A corrected version of the story is below:
Maryland’s Hogan proposes tuition and student loan relief
Maryland Gov. Larry Hogan is proposing millions of dollars in tuition and student loan debt relief
By DAVID DISHNEAU
Tuition increases next fall at Maryland’s public colleges and universities would be capped at 2 percent, and student loan interest would become fully deductible on many people’s state tax returns under proposals Gov. Larry Hogan announced Tuesday.
Hogan said the proposals, if approved by the General Assembly in the session starting Wednesday, will provide relief from crippling debt and help make a college degree affordable.
He noted that nearly 60 percent of Maryland college students graduate with debt averaging more than $27,000.
“This financial burden is preventing many young Marylanders from achieving early financial security,” including home ownership and retirement savings, the Republican governor told a news conference at the University of Maryland in College Park.
He said he’s budgeting $17.5 million to enable the state’s 14 colleges and universities to cap tuition increases at 2 percent for the second straight year. The schools would otherwise have to raise tuition by up to 5 percent, Hogan said.

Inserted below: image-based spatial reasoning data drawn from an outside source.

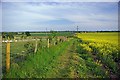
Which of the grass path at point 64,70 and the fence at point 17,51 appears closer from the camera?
the fence at point 17,51

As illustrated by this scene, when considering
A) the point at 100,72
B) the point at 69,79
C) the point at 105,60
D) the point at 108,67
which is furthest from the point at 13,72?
the point at 105,60

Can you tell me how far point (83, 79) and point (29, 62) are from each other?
2144 millimetres

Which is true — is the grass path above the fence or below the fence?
below

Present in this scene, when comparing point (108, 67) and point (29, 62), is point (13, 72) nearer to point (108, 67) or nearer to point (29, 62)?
point (29, 62)

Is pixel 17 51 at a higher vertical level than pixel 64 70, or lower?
higher

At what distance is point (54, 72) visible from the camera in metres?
9.59

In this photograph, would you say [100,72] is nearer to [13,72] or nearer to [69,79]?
[69,79]

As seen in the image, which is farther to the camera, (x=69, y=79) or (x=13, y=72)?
(x=69, y=79)

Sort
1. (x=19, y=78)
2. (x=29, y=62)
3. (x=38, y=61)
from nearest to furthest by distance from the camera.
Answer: (x=19, y=78), (x=29, y=62), (x=38, y=61)

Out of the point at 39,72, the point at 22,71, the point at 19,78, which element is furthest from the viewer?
the point at 39,72

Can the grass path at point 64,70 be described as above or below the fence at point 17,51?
below

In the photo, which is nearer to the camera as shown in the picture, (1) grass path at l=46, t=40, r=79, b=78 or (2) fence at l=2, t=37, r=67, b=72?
(2) fence at l=2, t=37, r=67, b=72

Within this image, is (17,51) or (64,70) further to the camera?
(17,51)

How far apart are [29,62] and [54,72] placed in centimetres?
104
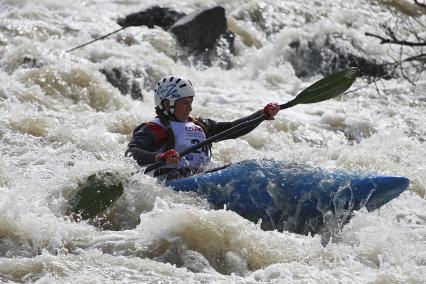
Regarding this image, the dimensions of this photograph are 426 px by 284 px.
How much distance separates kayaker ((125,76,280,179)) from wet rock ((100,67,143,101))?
412 centimetres

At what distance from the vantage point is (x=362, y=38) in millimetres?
14703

Tuition at the flagship College Park campus this school year is $10,181.
Hogan also proposed allowing Marylanders earning less than $200,000 a year and couples making less than $250,000 to deduct all their student loan interest on their state income tax returns starting in 2018.
Currently, Marylanders earning less than $80,000 can deduct up to $2,500 in student loan interest. Hogan said his proposal would save Marylanders $20 million a year.
University of Maryland, Baltimore County senior Brandon Enriquez, a student member of the University System of Maryland Board of Regents, applauded the proposals. He said the prospect of high debt compels some students to choose majors based on earning potential rather than their passions.
Katherine Swanson, the student government president at College Park, said the proposals sound good but lack details.
“We’re going to have to wait and see what is actually introduced in the session,” she said.